:: Provided records ::

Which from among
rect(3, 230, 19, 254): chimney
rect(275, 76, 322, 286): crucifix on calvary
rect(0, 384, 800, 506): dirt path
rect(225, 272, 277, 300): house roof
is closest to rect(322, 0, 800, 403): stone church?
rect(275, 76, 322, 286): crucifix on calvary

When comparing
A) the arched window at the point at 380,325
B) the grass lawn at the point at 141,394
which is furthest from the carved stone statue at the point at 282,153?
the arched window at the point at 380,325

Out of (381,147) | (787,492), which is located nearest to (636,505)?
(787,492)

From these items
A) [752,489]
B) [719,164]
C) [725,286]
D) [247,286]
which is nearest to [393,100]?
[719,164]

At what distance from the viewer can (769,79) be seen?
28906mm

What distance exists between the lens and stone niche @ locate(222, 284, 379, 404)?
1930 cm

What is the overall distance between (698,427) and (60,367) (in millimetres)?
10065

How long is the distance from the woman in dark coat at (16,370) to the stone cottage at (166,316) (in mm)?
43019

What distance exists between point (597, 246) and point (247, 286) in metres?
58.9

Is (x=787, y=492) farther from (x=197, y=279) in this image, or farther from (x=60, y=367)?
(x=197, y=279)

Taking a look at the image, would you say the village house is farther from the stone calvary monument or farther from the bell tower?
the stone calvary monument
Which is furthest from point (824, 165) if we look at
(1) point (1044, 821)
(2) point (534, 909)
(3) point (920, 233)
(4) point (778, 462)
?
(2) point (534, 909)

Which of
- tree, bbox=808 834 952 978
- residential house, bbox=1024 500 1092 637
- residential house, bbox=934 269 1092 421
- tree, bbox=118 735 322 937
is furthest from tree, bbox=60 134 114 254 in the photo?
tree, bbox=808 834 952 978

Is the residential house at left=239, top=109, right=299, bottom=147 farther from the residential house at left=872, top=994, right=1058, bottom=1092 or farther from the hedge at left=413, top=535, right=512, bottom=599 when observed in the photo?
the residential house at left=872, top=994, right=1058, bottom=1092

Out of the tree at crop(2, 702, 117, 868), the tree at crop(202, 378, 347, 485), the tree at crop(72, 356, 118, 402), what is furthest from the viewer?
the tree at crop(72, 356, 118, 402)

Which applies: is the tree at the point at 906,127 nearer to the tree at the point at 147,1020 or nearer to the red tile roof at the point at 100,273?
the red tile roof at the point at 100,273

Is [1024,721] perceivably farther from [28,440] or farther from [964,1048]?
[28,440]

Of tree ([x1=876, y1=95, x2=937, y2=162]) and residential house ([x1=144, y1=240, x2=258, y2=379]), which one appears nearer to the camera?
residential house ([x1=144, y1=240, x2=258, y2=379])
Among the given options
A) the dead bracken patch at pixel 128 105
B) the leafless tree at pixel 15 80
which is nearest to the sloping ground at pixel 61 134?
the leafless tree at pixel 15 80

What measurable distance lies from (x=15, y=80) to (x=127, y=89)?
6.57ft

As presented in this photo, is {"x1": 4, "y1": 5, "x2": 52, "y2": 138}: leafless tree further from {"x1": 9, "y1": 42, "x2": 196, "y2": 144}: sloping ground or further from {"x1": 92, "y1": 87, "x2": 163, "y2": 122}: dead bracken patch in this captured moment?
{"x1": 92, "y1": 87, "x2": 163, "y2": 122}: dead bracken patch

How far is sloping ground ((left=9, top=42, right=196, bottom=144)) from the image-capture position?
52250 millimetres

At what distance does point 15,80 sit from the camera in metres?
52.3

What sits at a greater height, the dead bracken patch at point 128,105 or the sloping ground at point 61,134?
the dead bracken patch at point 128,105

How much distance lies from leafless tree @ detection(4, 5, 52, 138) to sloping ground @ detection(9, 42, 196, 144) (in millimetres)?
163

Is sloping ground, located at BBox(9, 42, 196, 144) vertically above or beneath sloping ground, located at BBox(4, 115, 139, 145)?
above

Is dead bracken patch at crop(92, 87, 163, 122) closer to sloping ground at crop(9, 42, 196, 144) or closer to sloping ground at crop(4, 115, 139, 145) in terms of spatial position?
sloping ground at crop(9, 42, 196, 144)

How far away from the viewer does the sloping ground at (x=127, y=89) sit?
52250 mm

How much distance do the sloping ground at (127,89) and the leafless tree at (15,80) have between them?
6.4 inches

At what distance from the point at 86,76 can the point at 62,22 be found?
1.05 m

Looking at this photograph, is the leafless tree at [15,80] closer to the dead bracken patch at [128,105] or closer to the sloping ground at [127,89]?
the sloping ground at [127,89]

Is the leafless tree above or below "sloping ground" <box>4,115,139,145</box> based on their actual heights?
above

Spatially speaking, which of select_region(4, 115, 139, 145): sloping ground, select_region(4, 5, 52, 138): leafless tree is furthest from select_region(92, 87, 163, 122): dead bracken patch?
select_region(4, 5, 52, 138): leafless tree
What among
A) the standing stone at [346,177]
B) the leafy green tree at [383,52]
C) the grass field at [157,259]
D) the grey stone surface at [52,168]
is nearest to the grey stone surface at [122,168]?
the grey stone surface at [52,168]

:::
:: Provided records ::

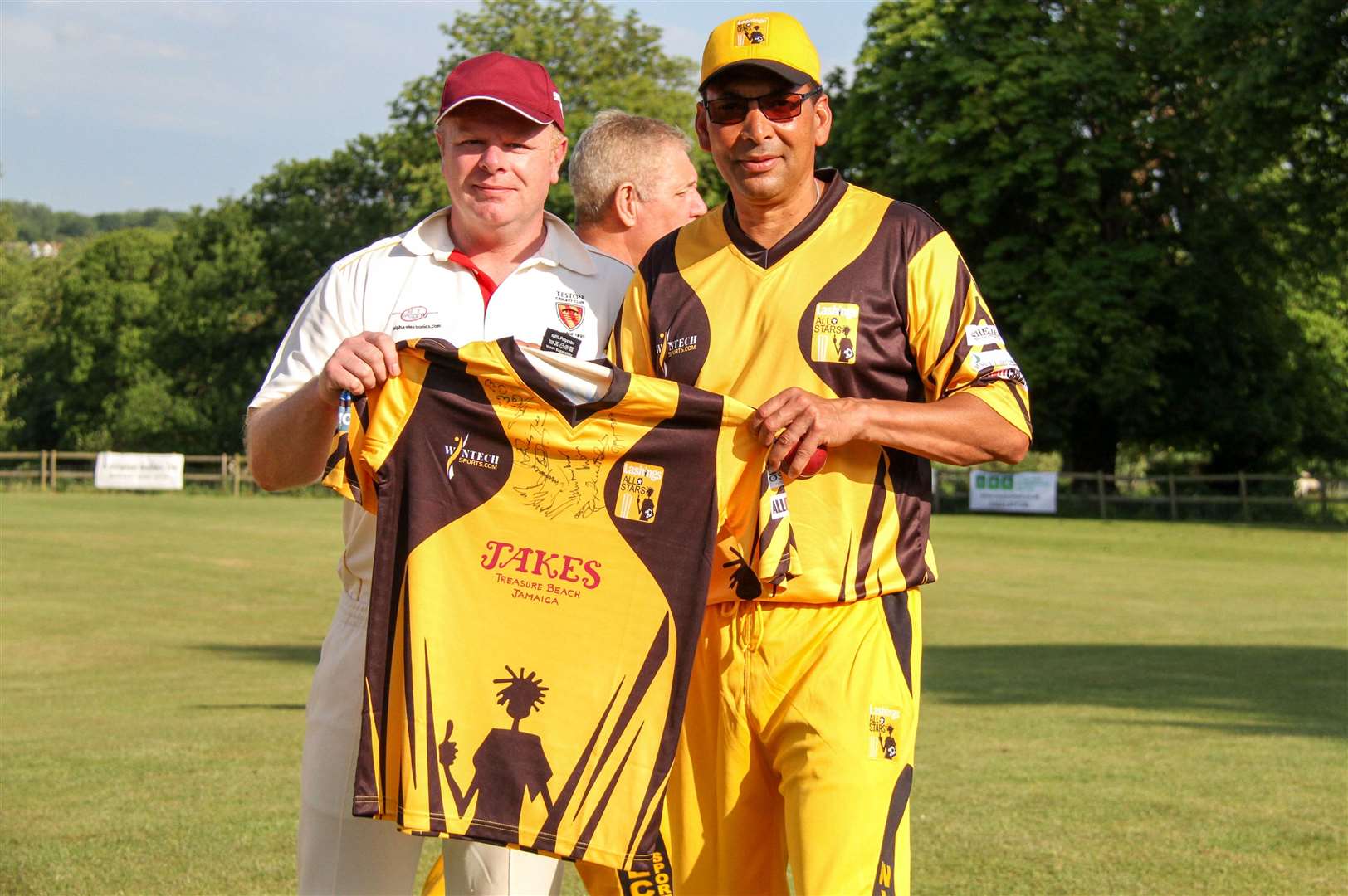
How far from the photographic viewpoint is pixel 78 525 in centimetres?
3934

:::
:: Provided records ::

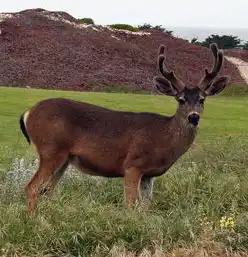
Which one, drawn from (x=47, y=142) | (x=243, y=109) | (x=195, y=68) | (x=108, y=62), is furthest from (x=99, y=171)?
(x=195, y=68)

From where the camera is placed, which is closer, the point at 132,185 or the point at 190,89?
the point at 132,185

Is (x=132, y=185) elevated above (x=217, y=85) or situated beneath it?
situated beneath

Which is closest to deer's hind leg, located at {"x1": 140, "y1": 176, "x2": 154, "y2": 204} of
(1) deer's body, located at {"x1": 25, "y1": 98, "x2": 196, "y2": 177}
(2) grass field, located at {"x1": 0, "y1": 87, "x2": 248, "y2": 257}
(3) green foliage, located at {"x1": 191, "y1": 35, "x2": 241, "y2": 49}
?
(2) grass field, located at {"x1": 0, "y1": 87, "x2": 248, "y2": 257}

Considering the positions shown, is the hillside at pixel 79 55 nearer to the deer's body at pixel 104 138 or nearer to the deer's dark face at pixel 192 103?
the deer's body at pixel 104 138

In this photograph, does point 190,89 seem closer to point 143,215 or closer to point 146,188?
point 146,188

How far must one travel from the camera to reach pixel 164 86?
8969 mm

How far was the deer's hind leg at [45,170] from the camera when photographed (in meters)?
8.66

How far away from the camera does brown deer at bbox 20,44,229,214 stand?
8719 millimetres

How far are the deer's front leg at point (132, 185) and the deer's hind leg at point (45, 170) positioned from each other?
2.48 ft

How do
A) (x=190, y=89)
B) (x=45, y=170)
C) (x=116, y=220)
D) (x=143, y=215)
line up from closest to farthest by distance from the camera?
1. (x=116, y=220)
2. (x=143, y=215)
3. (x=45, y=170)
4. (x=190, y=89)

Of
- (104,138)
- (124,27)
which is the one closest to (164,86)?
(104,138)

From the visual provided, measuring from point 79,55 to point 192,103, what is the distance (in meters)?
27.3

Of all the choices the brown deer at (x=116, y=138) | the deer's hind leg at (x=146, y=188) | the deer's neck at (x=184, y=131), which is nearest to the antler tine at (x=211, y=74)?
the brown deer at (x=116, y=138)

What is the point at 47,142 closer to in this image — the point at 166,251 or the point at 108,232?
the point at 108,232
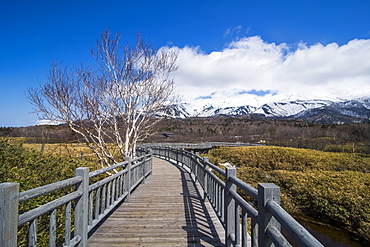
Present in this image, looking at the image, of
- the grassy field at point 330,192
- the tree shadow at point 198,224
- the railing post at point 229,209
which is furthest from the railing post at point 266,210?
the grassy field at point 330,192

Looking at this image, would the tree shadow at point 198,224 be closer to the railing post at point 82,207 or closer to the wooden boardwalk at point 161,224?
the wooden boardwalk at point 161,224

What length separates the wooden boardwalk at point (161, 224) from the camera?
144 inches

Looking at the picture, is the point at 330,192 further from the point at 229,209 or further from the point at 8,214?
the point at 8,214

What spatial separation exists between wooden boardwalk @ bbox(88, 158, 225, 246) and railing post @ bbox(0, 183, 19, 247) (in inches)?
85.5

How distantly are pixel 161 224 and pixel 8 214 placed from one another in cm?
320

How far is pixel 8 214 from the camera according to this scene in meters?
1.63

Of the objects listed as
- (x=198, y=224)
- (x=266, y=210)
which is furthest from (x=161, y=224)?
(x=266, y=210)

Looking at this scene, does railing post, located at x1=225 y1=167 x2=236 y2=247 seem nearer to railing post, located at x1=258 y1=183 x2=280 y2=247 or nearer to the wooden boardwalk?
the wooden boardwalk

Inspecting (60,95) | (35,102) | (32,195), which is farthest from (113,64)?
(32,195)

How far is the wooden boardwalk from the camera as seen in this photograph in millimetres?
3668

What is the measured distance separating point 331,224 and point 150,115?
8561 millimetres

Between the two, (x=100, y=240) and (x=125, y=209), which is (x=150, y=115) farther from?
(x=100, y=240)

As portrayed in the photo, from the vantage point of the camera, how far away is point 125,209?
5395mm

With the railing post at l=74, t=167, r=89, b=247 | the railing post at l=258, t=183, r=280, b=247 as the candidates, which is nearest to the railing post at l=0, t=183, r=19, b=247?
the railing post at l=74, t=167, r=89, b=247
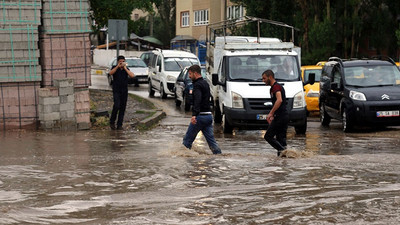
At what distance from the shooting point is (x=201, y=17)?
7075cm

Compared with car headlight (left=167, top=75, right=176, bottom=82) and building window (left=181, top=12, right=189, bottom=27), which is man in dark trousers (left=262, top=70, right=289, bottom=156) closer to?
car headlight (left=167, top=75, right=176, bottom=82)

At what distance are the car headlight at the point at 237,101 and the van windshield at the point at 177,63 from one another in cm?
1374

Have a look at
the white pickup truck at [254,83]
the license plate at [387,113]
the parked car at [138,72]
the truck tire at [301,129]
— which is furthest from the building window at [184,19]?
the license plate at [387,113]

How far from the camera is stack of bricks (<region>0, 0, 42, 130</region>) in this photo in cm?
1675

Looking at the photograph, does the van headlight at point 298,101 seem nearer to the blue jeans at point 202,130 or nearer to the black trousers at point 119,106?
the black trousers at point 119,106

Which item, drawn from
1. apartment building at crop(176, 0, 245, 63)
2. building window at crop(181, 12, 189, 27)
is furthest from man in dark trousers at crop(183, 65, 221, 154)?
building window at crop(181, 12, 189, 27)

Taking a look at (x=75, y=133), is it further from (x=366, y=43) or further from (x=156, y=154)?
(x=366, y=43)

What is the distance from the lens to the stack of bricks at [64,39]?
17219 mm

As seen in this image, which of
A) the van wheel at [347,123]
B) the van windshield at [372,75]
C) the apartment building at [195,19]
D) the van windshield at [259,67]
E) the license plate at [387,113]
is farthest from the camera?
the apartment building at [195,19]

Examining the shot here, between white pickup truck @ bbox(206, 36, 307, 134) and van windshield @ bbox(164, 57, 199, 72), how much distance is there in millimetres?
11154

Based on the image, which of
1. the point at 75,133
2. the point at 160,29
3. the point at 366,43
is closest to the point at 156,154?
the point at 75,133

:::

Pull out every line of the data above that contains the string "white", treating uppercase and lowercase as different.

the white pickup truck at [254,83]
Examining the shot here, between white pickup truck @ bbox(206, 36, 307, 134) and van windshield @ bbox(164, 57, 199, 72), how much distance is there in millimetres?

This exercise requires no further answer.